承継いろは vol.14
「創業してから今日まで必死で頑張ってきた。その甲斐あって、業績は着実に伸び、お客さまも増え、従業員も相当な人数になった。また、経営体質を改善してリーマンショックも何とか乗り切り、安定して事業を継続できる企業体質を作り上げた。ただ、60代に入って引退を考える年齢になったが、子供たちはそれぞれ自分の人生を歩んでおり、後を継ぐ気はない。会社の幹部の中には、経営者として後を託してもよい、と考えている者がいるが…。」

価値観の多様化、少子高齢化の影響により、身内に後継者がいない、という悩みをかかえる経営者が増えています。確かに、身内が後を継いでくれれば一安心ですが、その気がない者に後を継ぐことを強制できませんし、また、適切でもありません。しかしながら、従業員や取引先のことを考えると、廃業することもできない、というのが現実です。

その対策の一つとして、M&A、つまり、会社そのものを第三者に売却してしまう、という方法があります。オーナー経営者には売却代金が入って引退後の生活が保障されますし、会社自体は存続するので、従業員にも取引先にも、取り敢えず、迷惑をかけることはありません。  しかしながら、会社の経営方針などは新しいオーナーの考え次第で、企業のカラーが変わってしまうということはあり得ますし、事業の転換に伴うリストラなどによって従業員が職を失う場合もあります。

身内以外の者に経営を引き継ぐもう一つの方法として、企業内承継、つまり、自社の役員や従業員に経営を譲る、ということが考えられます。自社の役員等を後継者とすることにより経営方針や企業カラーなどの継続性を確保することが可能となるわけです。  ただ、この企業内承継にもやっかいな問題があります。通常、中小企業では、経営者が会社支配権を有するオーナーでもあり(オーナー経営者)、これは、経営者が交代する場合にも維持される必要があります。そして、優良な会社で、自社ビルや工場等の資産を保有していると、会社(株式)の価格も高くなるのですが、後継者であるとは言え、身内でもない役員等にこれを無償で譲るわけにはいきません。結局、後継者が会社支配権(株式)を取得するためには多額の資金を用意しなければならないのですが、後継者がこれを調達するのは困難です。

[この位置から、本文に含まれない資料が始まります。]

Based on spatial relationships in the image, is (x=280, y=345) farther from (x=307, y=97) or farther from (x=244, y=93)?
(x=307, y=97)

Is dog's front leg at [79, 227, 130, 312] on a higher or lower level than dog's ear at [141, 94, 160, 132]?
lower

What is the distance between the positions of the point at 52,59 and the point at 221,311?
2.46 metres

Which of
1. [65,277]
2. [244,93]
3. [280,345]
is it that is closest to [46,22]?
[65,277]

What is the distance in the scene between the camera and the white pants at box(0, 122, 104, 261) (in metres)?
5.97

そこで、このような場合の対策の一つとして、事業譲渡の活用を検討してはいかがでしょうか。「事業譲渡」とは、一般的には、一定の事業目的のために組成された財産(商品、工場、ブランド、取引先等)の全部または重要な一部の譲渡、と言われています。しかしながら、企業内承継の場合に、これを言葉どおりに実行すると、その譲渡価格はやはり高額となります。そのため、ここで活用しようという「事業譲渡」とは、不動産等の大きな資産を除いた「事業」そのものの譲渡です。つまり、①後継者である役員等が出資して新会社を設立、②現在の会社(現会社)が、新会社に、事業のみ(例えば、精密機器の製造販売など)と従業員、顧客を譲渡する、③現会社は生産設備や社屋等を保有して不動産管理会社となり、これらを新会社に賃貸して賃料収入を得る、というモデルです。これであれば、事業の譲渡代金を低く抑えることができるとともに、現会社のオーナー一族も賃料収入を得ることができます。

もちろん、この方法でも、金融機関に対する債務の保証や担保の処理、許認可等の引き継ぎなどの問題を解決しなければなりませんから、万能ではありませんが、問題解決の突破口になります。

このように、事業承継では、様々な面から問題が生じ、それらを総合的に解決していくことが重要となります。従って、経営者の皆さんには、色々な分野の専門家による多面的なサポートを受けるようお勧めします。